(Stored dataset rows)
## Start

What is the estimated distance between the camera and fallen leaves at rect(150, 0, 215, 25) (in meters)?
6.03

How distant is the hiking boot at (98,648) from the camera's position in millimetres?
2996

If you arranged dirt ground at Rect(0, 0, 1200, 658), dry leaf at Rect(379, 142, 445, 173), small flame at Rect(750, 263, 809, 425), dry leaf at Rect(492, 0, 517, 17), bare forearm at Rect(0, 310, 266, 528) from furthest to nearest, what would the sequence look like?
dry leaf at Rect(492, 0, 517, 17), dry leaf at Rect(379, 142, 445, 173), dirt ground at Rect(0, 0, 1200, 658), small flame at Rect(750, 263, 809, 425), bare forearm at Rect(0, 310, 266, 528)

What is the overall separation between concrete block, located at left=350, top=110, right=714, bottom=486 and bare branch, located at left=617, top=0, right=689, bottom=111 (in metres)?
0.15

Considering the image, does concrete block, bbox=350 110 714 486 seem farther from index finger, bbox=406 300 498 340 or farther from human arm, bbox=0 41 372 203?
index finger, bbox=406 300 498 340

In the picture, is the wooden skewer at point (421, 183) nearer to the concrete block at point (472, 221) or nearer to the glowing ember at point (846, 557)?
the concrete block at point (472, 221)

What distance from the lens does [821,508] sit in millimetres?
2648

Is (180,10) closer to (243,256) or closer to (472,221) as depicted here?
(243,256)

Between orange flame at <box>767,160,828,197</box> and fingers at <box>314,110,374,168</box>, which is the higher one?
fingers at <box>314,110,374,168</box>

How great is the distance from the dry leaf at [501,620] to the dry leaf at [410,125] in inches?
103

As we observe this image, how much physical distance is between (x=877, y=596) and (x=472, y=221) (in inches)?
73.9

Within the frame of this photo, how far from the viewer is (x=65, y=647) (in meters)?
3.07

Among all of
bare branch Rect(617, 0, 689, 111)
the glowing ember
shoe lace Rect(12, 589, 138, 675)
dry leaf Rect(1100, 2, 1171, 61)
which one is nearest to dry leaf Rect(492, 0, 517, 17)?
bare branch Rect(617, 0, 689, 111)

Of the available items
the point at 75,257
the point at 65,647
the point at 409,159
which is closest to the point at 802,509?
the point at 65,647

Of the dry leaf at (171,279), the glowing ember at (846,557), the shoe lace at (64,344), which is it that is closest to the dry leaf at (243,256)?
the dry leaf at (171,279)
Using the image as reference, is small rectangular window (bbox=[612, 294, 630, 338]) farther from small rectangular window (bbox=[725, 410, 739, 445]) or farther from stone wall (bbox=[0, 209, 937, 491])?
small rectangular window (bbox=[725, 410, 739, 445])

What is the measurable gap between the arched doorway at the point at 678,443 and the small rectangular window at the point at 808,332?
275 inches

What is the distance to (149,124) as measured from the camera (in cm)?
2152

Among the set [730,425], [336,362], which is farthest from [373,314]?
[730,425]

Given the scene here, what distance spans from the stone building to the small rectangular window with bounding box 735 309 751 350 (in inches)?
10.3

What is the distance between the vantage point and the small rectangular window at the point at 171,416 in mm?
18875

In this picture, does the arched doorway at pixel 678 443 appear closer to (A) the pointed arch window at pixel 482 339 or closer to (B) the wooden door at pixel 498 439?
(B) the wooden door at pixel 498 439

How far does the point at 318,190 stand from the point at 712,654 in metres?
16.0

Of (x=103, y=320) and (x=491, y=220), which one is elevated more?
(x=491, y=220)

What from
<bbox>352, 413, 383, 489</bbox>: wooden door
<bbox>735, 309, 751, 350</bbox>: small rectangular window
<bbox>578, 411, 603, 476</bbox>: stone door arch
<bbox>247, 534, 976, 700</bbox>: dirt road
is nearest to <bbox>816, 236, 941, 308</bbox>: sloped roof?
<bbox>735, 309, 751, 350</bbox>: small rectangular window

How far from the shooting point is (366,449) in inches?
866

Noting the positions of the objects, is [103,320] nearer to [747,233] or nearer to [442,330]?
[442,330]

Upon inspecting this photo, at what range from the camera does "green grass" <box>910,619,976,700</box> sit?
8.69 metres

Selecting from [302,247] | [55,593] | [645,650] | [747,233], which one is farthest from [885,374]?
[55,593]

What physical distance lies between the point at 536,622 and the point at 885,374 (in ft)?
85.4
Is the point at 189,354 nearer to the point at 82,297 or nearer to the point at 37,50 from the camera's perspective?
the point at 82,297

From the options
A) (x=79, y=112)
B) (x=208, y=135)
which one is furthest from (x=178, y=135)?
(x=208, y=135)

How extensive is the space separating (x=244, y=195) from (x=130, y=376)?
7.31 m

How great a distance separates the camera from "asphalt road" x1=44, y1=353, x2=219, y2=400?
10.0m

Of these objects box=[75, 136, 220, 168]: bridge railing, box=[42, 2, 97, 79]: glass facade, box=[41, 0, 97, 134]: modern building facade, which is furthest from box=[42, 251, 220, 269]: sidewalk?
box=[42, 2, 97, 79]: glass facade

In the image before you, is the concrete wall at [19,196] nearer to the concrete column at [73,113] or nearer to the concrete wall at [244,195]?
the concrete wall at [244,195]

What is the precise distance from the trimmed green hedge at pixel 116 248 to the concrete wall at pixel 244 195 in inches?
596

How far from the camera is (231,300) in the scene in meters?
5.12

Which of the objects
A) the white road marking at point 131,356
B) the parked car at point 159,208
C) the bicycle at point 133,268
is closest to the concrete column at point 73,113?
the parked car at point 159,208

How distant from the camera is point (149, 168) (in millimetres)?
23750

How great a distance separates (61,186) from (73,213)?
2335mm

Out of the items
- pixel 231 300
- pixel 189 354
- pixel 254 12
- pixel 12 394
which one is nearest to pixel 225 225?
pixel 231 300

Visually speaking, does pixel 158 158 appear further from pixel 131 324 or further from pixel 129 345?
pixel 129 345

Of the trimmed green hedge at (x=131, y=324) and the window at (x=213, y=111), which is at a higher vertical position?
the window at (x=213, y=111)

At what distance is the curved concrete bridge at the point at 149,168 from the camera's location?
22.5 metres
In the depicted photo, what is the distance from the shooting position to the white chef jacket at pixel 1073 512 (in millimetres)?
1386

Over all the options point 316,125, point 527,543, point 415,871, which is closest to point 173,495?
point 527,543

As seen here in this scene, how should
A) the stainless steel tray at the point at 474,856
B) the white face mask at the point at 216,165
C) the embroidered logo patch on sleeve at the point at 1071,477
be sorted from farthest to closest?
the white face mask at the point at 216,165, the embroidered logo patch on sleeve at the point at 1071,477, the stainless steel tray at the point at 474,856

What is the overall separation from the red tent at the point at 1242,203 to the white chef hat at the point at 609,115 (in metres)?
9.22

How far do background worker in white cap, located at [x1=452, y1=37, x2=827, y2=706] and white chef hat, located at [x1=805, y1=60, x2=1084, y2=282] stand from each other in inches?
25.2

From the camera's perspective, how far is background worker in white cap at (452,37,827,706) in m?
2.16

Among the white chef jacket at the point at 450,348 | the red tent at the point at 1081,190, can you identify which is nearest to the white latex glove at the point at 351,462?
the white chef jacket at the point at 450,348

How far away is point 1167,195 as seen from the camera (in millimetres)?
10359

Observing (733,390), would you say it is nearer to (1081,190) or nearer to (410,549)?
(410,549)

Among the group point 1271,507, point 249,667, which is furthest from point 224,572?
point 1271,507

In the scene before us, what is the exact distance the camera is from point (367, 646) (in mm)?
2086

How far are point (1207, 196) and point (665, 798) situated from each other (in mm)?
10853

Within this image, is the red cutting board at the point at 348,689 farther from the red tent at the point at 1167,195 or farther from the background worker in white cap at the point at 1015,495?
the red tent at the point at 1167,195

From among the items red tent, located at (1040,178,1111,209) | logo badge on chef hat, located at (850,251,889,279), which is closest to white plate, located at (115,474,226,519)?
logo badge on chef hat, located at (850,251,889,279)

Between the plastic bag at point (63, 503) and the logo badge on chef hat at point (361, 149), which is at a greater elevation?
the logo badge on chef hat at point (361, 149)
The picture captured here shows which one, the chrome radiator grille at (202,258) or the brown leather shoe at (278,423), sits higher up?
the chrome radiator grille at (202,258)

## End

#### What is being asked:
Reproduce verbatim the rows starting at the line containing "In the scene before" and continuing through the end of the rows.

#### Solution to this task:
In the scene before us, what is the exact distance the camera is from point (367, 646) (in mm)?
2086

How far are point (1207, 196) and point (665, 798) situated from each other (in mm)?
10853

Within this image, is the red cutting board at the point at 348,689 farther from the red tent at the point at 1167,195 or farther from the background worker in white cap at the point at 1015,495?
the red tent at the point at 1167,195

From among the items red tent, located at (1040,178,1111,209) | logo badge on chef hat, located at (850,251,889,279), which is closest to white plate, located at (115,474,226,519)?
logo badge on chef hat, located at (850,251,889,279)

Between the plastic bag at point (63, 503) and the logo badge on chef hat at point (361, 149), which is at a greater elevation?
the logo badge on chef hat at point (361, 149)
The picture captured here shows which one, the chrome radiator grille at (202,258) or the brown leather shoe at (278,423), sits higher up?
the chrome radiator grille at (202,258)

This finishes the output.